Latency vs bandwidth

Simbelmynë · August 1, 2018, 11:19

So I have gone balls to the wall with my old 7600k (@4.7 GHz) and purchased a 4000 MHz Samsung b-die memory kit. Obviously I forgot to check if my ageing motherboard managed that frequency (it did not). The positive aspect is that I managed to run it at very aggressive timings @ 3466 MHz

@3333 MHz (13-13-13-33) my system managed to run the benchmark at 265 seconds.
@3466 MHz (14-14-14-34) it finished at 264 seconds.

(both a rather sizable difference compared to the 2400 MHz (15-15-15-36) memory I hade before when it finished at 321 seconds)

My question is what we should try to go for in terms of CFD? Is bandwidth the king or do we have enough random reads that latency is important as well? I am a bit confused right now by the results.

flotus1 · August 1, 2018, 13:48

Remember that access time -the quantity we are interested in here- is a product of memory frequency and latency.

For DDR4-3333 CL13 access time is: 13 cycles / 3333e6 cycles/s x 2 = 7.8 ns
For DDR4-3466 CL14: 14 cycles / 3466e6 cycles/s x 2 = 8.1 ns

The factor 2 comes from DDR memory running at half the advertised frequency.
So only about 3.5% slower access times and about 4% more bandwidth for the faster memory.

You could run your own tests. Fix memory frequency and change latencies in a wider range.
In my experience, latency is less important than frequency. At least with optimized codes. You will see some scaling for latency, but not nearly as much as for memory frequency. A good CFD code should be optimized towards sequential memory access.
So when doing manual overclocking and given the choice between tight latencies and lower frequency vs higher frequency with looser timings, I would opt for the latter. Again, higher frequencies mean that looser timings will result in similar access times.
Then again, memory latencies are a rabbit hole. There are the primary -most important- latencies you see printed on the DIMMs, but there are also secondary and tertiary timings that can affect performance and depend on each other. Dozens of them...So without controlling them explicitly, setting very aggressive primary latencies could result in some very poor secondary and tertiary latencies that cancel out any improvement or even result in worse overall performance.

Btw. it is probably not so much the motherboard that is limiting your overclocking results but the IMC. See if you can find some overclocking guides for your specific platform, I am sure that it can be tweaked further if you adjust the right voltages. Probably VCCIO and VCCSA.
------------------------------------------------
→ Directions
1. Do the following statements agree with the latency vs bandwidth thread? Answer yes or no for each and quote the words of the thread that settle it.
(a) With the memory at 3466 MHz and 14-14-14-34 timings, the benchmark finished in 264 seconds.
(b) The reply holds that latency matters more than memory frequency.
(c) The reply names the motherboard as the likely limit on the overclocking results.
2. In the latency vs bandwidth thread, what explains the factor 2 in the access-time calculation?
3. Carry the latency vs bandwidth thread on from the point where it stops.

→ Recorded information
------------------------------------------------
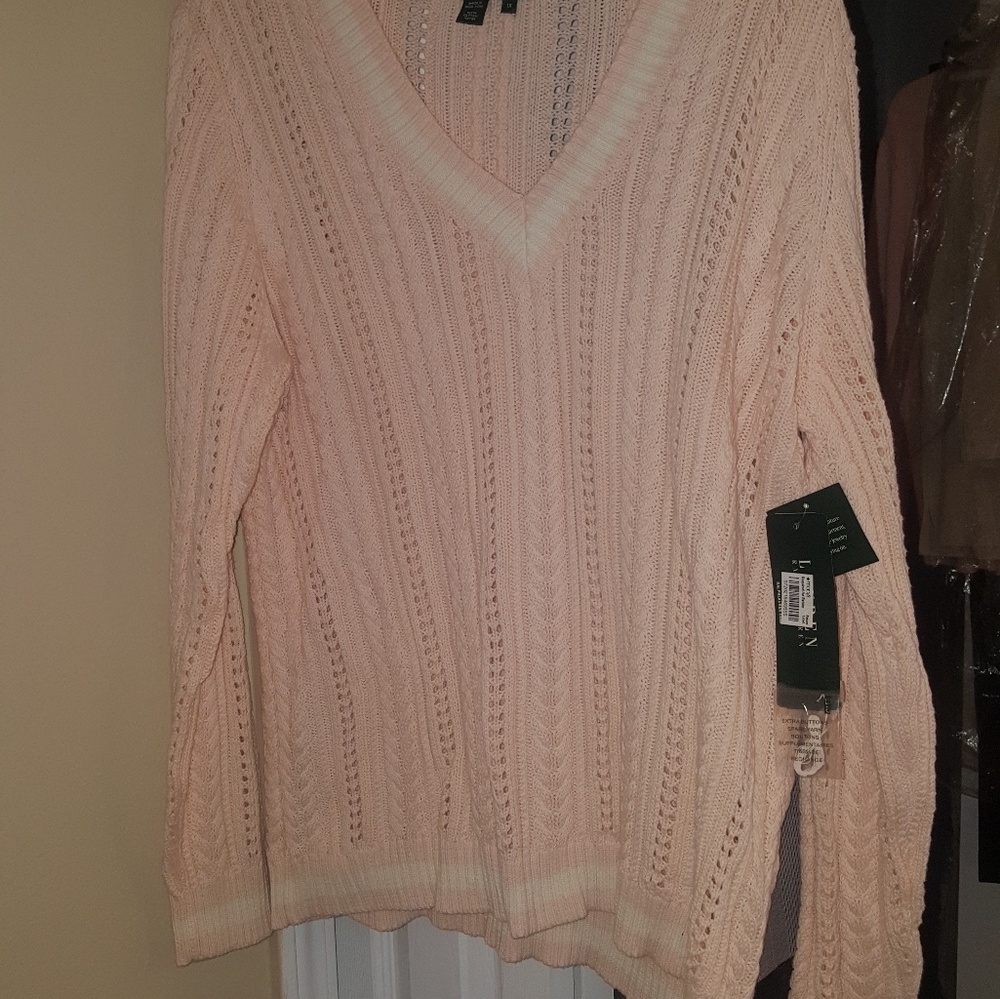 Pink and white Ralph Lauren Sweater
------------------------------------------------
→ Answers to the exercise
1.
(a) Yes: "@3466 MHz (14-14-14-34) it finished at 264 seconds."
(b) No: "In my experience, latency is less important than frequency."
(c) No: "it is probably not so much the motherboard that is limiting your overclocking results but the IMC."

2. DDR memory runs at half the advertised frequency.

3.
Simbelmynë · August 2, 2018, 10:57

AnandTech lists an aggregate performance index between latency and frequency. So for general usage I think 3333 with lower latency is better (I might go with 3200 CL12 even). It seems CFD cases need more testing though. Right now it looks like latency does have an impact considering the two cases (perhaps a structured mesh would give a different result?).

I will continue to try to cream out more of the memory kits, but so far it has been impossible to go over 3466 even with extra voltage on VCCIO etc. The problematic part is that I have a remote setup with my computer in the basement and my monitor etc. two levels up. While it is very nice to have a completely silent work-space, it is not as nice to do overclocking where you constantly need to run up and down several stairs to reboot a crashed machine

flotus1 · August 2, 2018, 11:01

And their performance index is based on what? Seems like the applied a pretty arbitrary formula here: Frequency divided by CL, thus assuming linear scaling for both latency and frequency. It may be convenient, but at the same time pretty irrelevant and misleading. I am trying hard to avoid calling BS on that, but that's what it is

Simbelmynë · August 2, 2018, 11:16

lol, yes perhaps it is. However, given that the access time differed by 3.5% and the bandwidth by 4% we have a 0.5% difference in favor of the faster memory. This is in fact exactly what we see in the calculations. Obviously I need to do much more experiments to be able to state anything with confidence.

evcelica · August 2, 2018, 13:25

I've always seen bandwidth being more important than latency. So frequency is more important than CL timings. Especially when you are memory bandwidth limited (overclocked processors, or high CPU core to memory channel ratio)

One test was with ANSYS mechanical:
3930K overclocked to 4.4 GHz:

2, 3, and 4 processors:
Going from 1600MHz CL 11-11-11 to CL 9-9-9 gave me an increase of:
2%, 2.7%, and 1.2%
Going from 1600MHz CL 9-9-9 to 2133 MHz CL 9-11-10-28 gave me an increase of:
8.9%, 9.9%, and 11.5%

Simbelmynë · August 2, 2018, 16:39

Access time 1600 MHz@CL11 = 13.75 ns
Access time 1600 MHz@CL9 = 11.25 ns
Access time 2133 MHz@CL9 = 8.44 ns

In your first test you decrease the access time by 18% and have no change to bandwidth. In your second test you decrease the access time by 25% while also increasing the bandwidth by 33%. To make a fair comparison of bandwidth and access time I think you should keep the access time constant (2133 MHz@CL12 is close to 11.25 ns).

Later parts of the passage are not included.